*** Data in this exercise
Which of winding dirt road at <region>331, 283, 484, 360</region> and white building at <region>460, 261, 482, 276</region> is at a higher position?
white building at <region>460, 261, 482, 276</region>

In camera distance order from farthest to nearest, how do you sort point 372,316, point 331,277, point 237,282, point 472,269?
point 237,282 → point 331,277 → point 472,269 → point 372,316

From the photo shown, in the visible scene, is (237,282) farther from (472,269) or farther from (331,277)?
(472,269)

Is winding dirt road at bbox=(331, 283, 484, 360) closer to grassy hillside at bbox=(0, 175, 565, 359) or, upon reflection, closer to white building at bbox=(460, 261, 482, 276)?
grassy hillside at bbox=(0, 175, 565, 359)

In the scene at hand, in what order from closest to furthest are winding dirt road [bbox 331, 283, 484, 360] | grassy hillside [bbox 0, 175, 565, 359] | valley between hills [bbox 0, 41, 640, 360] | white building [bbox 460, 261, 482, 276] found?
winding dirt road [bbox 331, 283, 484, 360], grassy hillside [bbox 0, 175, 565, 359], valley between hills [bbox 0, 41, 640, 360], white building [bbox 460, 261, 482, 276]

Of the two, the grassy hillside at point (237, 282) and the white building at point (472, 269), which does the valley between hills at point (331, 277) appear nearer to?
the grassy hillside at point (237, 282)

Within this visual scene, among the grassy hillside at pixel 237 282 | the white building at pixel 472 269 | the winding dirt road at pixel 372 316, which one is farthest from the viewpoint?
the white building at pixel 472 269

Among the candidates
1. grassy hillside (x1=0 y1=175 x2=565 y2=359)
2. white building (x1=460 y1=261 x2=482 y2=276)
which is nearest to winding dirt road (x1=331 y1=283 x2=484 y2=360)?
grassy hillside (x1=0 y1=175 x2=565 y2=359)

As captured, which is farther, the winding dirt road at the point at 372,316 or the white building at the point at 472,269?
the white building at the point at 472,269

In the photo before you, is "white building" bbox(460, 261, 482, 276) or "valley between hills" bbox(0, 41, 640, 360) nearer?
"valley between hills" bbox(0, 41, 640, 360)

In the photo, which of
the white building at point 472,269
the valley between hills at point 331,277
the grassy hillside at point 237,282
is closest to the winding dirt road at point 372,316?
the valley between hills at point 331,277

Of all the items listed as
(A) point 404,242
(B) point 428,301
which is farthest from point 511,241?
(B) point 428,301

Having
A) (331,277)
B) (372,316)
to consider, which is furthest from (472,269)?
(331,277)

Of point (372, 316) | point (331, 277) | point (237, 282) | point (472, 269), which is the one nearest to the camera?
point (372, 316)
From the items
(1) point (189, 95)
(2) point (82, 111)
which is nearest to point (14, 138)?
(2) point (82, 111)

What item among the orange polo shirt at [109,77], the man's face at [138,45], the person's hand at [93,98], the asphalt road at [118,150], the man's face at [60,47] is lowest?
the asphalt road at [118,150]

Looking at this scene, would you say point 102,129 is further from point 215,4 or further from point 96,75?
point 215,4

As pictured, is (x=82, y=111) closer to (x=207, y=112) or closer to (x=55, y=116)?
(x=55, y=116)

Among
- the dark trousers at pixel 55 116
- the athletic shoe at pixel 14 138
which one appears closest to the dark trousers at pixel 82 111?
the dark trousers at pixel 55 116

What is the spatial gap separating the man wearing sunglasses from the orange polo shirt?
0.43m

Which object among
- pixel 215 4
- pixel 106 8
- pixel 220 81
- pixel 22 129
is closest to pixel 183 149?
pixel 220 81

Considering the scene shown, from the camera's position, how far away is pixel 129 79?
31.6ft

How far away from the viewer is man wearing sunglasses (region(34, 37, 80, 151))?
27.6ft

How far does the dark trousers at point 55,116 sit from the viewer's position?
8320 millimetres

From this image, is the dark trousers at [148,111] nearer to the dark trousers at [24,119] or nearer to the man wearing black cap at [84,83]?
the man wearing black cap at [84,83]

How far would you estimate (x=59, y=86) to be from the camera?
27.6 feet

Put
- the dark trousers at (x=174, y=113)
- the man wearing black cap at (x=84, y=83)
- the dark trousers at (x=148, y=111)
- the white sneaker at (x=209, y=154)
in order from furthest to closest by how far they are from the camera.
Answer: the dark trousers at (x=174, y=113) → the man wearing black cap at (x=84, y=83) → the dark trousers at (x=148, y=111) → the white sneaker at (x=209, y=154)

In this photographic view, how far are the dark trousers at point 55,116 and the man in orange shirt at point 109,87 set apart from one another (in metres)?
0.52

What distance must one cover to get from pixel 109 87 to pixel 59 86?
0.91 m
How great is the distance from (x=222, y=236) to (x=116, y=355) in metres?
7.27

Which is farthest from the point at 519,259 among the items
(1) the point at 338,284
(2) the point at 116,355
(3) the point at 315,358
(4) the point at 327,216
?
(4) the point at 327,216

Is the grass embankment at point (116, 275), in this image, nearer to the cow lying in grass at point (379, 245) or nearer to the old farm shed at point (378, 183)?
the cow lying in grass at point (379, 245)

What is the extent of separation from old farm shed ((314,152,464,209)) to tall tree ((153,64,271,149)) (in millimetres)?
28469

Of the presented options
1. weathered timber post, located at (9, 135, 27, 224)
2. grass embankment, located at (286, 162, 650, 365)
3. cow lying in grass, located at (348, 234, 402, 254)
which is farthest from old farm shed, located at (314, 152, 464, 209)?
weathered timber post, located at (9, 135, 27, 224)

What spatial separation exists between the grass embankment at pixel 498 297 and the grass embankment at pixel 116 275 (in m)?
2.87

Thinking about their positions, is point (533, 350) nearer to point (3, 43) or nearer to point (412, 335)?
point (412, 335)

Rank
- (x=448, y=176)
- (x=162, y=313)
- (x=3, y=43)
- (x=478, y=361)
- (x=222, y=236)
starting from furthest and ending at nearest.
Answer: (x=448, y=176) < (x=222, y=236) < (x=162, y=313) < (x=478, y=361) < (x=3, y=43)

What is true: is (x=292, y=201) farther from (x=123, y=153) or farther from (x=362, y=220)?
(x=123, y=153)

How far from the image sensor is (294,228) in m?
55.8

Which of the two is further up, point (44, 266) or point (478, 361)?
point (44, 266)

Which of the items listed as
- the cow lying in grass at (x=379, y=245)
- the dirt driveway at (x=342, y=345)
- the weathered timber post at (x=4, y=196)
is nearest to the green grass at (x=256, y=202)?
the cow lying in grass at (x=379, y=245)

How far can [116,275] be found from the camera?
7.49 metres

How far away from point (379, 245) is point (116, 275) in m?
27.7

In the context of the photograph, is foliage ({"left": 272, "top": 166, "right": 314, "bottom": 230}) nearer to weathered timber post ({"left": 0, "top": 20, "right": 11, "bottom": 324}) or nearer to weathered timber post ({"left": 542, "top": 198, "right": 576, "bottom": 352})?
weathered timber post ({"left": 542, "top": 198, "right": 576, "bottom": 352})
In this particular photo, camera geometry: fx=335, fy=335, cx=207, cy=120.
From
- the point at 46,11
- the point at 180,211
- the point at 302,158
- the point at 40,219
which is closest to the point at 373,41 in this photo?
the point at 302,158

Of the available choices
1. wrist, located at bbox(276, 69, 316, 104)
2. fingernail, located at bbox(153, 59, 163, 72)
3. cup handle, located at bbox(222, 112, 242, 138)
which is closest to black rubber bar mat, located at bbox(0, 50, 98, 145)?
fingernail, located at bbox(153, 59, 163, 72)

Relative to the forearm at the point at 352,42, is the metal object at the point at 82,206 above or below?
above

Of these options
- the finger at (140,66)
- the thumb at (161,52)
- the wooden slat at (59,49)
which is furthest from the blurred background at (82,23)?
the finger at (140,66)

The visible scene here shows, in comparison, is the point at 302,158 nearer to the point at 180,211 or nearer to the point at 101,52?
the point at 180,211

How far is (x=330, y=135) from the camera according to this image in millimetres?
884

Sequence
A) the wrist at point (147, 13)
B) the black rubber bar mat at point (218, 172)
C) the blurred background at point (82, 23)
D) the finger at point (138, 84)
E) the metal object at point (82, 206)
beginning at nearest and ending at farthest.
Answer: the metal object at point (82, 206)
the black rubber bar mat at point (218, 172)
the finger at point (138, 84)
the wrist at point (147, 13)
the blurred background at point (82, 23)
******
Beginning at the line where "The visible scene here" appears, extract each line through the end of the data above; keep them exact and include nothing else.

* **Written answer**
The visible scene here shows, in comparison, is the point at 302,158 nearer to the point at 180,211 or nearer to the point at 101,52?
the point at 180,211

How far is (x=330, y=135) from the camera according to this image in millimetres?
884

Sequence
A) the wrist at point (147, 13)
B) the black rubber bar mat at point (218, 172)
C) the blurred background at point (82, 23)
D) the finger at point (138, 84)
E) the metal object at point (82, 206)
beginning at nearest and ending at farthest.
Answer: the metal object at point (82, 206)
the black rubber bar mat at point (218, 172)
the finger at point (138, 84)
the wrist at point (147, 13)
the blurred background at point (82, 23)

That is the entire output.